§ Exercise text:
----------
Wisconsin Assembly Passes Bill Targeting Drug Prices

MADISON, Wis. (CN) – The Wisconsin State Assembly on Tuesday unanimously passed legislation targeting prescription drug prices and seeking to bolster protections and transparency in the market chain that determines which drugs are available where and at what price.

The bill’s passage through the Assembly is the state’s first step towards answering what has turned into a nationwide chorus calling for mitigation of rapidly increasing drug prices and barriers the sick are faced with in getting their prescription medications.

Of particular focus in the bill, which had over 100 co-sponsors and bipartisan support, are the interactions pharmacies and patients have with pharmacy benefit managers, or PBMs. These managers are essentially middlemen administrating drug benefit programs, which are in charge of, among other things, processing claims and negotiating drug prices for insurance companies and employers.

Under the current health care system, drug companies, health care providers and PBMs all benefit from the meteoric rise in drug prices without much transparency.

Tuesday’s bill requires PBMs to register with the Wisconsin Office of the Commissioner of Insurance and submit themselves to a host of regulatory oversights, including mandatory annual transparency reports to be submitted to the insurance commissioner. Registration lasts one year and can be suspended or revoked after a hearing at the commissioner’s discretion.

The legislation also prohibits gag orders in PBM contracts which prohibit pharmacists from telling customers about cheaper options for obtaining their drugs, such as paying cash if the cost is less than that of their insurance co-pay. 

It also blocks PBMs from retroactively denying a pharmacist’s or pharmacy’s claim unless the original claim was fraudulent or payment of the claim was incorrect, stops health insurance companies from punishing pharmacies that disclose drug prices and alternative options to patients, and requires advanced notice if a PBM switches out a drug for one of higher cost.
----------
§ Dataset excerpt:
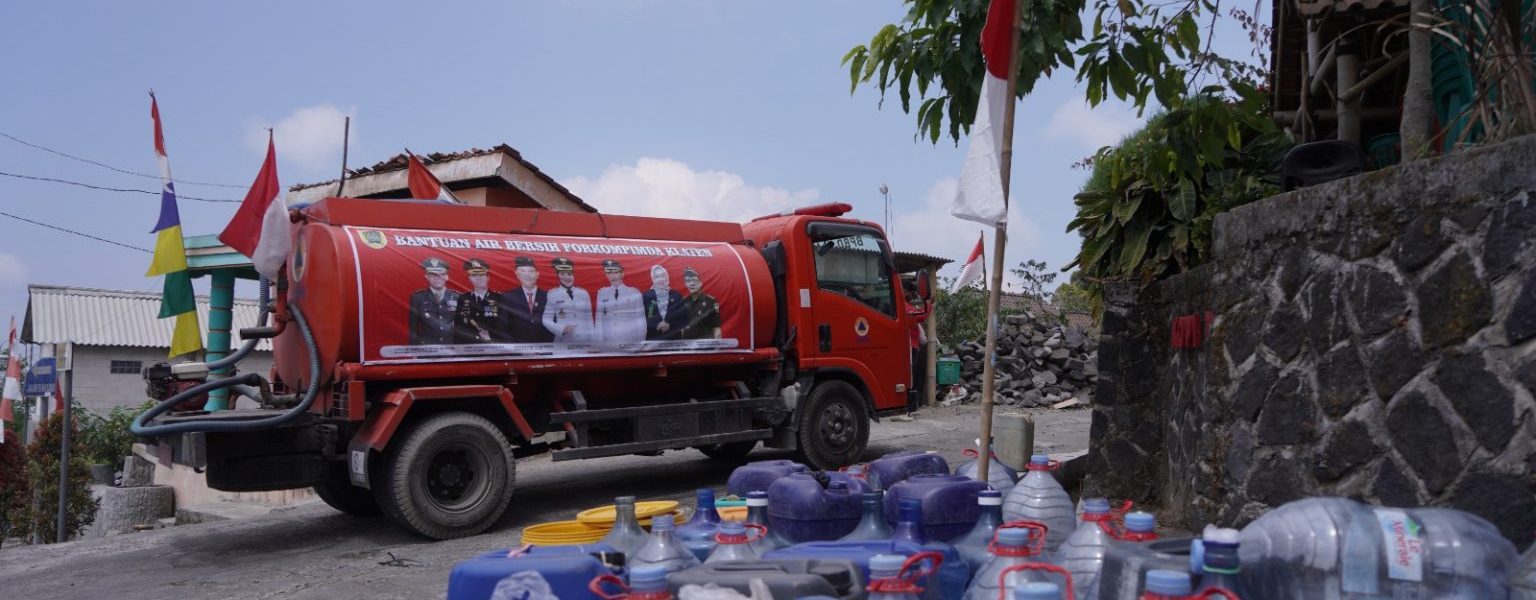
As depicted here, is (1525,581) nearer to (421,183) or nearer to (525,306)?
(525,306)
----------
§ Assigned task 1:
Rewrite the drug prices article starting with "The bill’s passage" and going on through "their prescription medications.", with "nationwide" replaced by "national".
§ Assigned task 2:
Does each statement agree with the drug prices article? Answer yes or no for each, and quote the words that decide it. (a) The Assembly vote on the bill was unanimous. (b) A PBM's registration lasts two years. (c) The bill had fewer than 50 co-sponsors.
§ Assigned task 3:
Translate this sentence from the drug prices article into Spanish: "Registration lasts one year and can be suspended or revoked after a hearing at the commissioner’s discretion."
The listing plays no part in this work.

§ Reply 1:
The bill’s passage through the Assembly is the state’s first step towards answering what has turned into a national chorus calling for mitigation of rapidly increasing drug prices and barriers the sick are faced with in getting their prescription medications.

§ Reply 2:
(a) Yes: "unanimously passed legislation targeting prescription drug prices"
(b) No: "Registration lasts one year"
(c) No: "had over 100 co-sponsors"

§ Reply 3:
El registro dura un año y puede suspenderse o revocarse tras una audiencia, a discreción del comisionado.